VORLIEGENDER TEXT ::
┌──

Vielleicht vergrößern wir deswegen die Gefahren und reden zu wenig über Möglichkeiten. Zumindest im realen Umfeld; seltsamerweise heroisieren wir zeitgleich alles, was man digital outsourcen kann. Auch hier darf man zweifeln, ob das nur mehr Zeit für andere Dinge freischaufeln mag oder nur einen weiteren Schritt in die virtuelle Koexistenz geht, um sich lieber dadurch zu definieren als durch das eigene Sein. Und das definiert sich allzu oft durch Defizite, sei es von anderen „erkannt“ oder sich selbst eingeredet. Und weil wir so viele Stücke auf unser heiles, digitales Selbst halten, scheint die Schwarz/Weiß-Färbung allzu schnell aus dem Hut gezaubert. In dieser Welt sind wir „digiphlegmatisch“ geworden – wobei Phlegma nicht automatisch „faul“ bedeutet. Die Faulheit befällt auch diejenigen, die sonst wie Wirbelwinde durch das Land pflügen.
Welche Auswirkungen die absolute Freiheit haben kann, bemerken wir schon länger. Wir haben uns allzu naiv dort hineingestürzt, und als dann der Rechtsruck aufkam, mussten wir feststellen, dass man das Internet (das www wie das der Dinge) sehr leicht missbräuchlich verwenden kann. Als gäbe es dort keine Regeln, keine Sicherheit und auch keine Exekutive, die das Netz im legalen Rahmen hält. Dazu schienen die sonstigen Selbstregulierungsmechanismen oder das blinde Vertrauen auf die Gruppendynamik gescheitert oder zu wirkungslos. Als uns dies wie Schuppen von den Augen fiel, kamen wir aus dem Regulierungseifer seitdem gar nicht mehr heraus. Und schlagen seitdem auch immer mehr über die Stränge. Es ist also fast schon tragisch zwangsläufig dazu gekommen, dass wir nun eine Art Endkampf zwischen Moralwächtern und Anti-Kräften ausfechten. Und da ist zwangsläufig auch alles radikal, was nicht die eigene Meinung bestätigt, man selbst jedoch wähnt sich als moralische Instanz.
Das alles wäre nicht annähernd so schlimm, wenn sich diese Entwicklungen rein auf das Netz beschränken würden. Doch langsam fließt es ins reale Leben über, wo eine bisher funktionierende Form von Staat, Gesetzen oder Gesellschaft ähnlich problembehaftet gesehen wird. Seitdem scheint kein Stein mehr auf dem anderen zu bleiben, was letztlich zum berüchtigten Dogma führte, was man heute als „Zeitenwende“ oder „Transformation“ kennt. Dass dies viel Staat und die vermeintliche Notwendigkeit größerer Regulierungen bedingt, dürfte auch an der Dekadenz liegen, die nicht nur das Netz mit seiner quasi-doppelten Existenzwelt befallen, sondern dazu noch in der Echtwelt problematischen, maßlosen Eigennutz befeuert hat. Einer Gesellschaft, die sich prinzipiell miteinander arrangieren muss, ziemlich unwürdig – leider auch in der Nutzung der Gegenmaßnahmen, die nur das gegenseitige Extrem bedienen.

└──

AUFGABENSTELLUNG :: Prüfen Sie, ob die folgenden Aussagen mit dem Text über digitale Freiheit und Regulierung übereinstimmen: (a) Phlegma bedeutet laut Text automatisch „faul“. (b) Der Text hält das Internet für sehr leicht missbräuchlich verwendbar. (c) Die beschriebenen Entwicklungen bleiben laut Text auf das Netz beschränkt. Antworten Sie je Aussage mit Ja oder Nein und zitieren Sie die entscheidende Textstelle wörtlich.

Einige Datensätze ::
┌──

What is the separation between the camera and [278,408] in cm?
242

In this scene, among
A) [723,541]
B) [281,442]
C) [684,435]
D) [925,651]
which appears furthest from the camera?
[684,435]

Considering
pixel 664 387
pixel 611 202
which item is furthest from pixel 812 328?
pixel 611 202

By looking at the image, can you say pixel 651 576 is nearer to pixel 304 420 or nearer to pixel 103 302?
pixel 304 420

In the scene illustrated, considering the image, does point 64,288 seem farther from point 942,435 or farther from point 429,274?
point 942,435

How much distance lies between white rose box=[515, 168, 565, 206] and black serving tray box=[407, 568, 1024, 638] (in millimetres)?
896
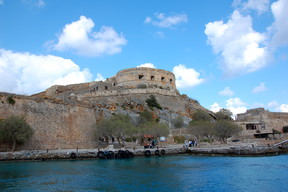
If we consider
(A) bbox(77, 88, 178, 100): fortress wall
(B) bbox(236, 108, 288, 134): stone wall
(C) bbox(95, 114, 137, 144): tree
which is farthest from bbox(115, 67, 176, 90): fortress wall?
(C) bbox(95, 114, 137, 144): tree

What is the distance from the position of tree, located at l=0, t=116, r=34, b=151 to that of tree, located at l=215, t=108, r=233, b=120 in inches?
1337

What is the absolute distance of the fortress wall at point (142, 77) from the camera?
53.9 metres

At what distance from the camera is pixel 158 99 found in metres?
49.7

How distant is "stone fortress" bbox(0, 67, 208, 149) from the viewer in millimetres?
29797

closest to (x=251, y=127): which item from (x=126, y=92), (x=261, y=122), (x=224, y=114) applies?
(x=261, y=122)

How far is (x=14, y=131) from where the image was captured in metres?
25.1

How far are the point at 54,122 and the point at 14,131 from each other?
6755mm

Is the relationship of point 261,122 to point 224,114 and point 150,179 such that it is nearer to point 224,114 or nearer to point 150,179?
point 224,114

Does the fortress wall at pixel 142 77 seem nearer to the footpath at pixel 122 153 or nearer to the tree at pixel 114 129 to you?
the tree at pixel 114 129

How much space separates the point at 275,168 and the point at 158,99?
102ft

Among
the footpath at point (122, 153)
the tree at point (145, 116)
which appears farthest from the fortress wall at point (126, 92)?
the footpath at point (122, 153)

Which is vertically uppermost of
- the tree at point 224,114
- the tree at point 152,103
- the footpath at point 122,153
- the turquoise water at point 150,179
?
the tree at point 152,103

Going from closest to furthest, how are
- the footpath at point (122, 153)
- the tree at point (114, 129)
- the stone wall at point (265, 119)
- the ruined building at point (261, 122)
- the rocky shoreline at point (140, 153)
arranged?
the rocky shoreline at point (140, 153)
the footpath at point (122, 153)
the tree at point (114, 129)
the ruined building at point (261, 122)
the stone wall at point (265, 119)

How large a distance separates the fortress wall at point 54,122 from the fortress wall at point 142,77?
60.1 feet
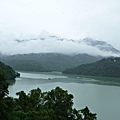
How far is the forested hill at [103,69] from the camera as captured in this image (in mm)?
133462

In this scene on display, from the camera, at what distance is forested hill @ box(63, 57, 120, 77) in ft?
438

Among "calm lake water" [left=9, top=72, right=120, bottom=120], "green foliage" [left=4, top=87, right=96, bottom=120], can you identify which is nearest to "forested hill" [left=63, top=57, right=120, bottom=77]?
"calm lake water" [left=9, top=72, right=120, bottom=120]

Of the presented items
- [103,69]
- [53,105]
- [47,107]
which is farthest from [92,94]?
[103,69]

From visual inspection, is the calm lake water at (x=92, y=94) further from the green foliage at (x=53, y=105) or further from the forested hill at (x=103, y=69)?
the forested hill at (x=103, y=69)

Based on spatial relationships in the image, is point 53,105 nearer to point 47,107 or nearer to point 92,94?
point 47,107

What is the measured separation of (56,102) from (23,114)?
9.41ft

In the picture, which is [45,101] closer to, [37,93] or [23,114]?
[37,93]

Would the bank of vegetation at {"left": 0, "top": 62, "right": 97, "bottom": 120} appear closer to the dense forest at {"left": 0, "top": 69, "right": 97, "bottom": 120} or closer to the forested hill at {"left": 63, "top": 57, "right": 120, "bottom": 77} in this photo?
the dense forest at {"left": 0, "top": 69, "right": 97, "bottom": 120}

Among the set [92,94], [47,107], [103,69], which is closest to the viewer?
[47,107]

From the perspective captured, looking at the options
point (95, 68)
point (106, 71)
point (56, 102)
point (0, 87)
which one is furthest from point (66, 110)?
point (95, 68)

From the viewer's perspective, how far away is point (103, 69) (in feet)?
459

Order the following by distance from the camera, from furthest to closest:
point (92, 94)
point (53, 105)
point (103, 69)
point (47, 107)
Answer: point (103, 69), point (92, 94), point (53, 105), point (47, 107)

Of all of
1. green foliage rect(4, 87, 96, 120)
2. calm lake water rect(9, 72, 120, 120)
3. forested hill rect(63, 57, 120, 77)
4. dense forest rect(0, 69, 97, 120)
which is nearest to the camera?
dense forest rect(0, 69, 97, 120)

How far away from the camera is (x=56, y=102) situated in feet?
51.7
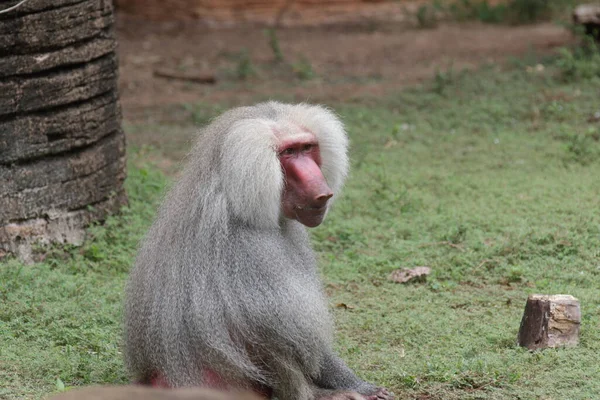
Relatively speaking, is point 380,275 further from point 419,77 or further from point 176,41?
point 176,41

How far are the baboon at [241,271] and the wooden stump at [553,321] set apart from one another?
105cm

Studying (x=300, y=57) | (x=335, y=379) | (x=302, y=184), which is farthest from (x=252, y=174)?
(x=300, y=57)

└──

BEARBEITETE AUFGABE ::
(a) Nein: »wobei Phlegma nicht automatisch „faul“ bedeutet«
(b) Ja: »dass man das Internet (das www wie das der Dinge) sehr leicht missbräuchlich verwenden kann«
(c) Nein: »Doch langsam fließt es ins reale Leben über«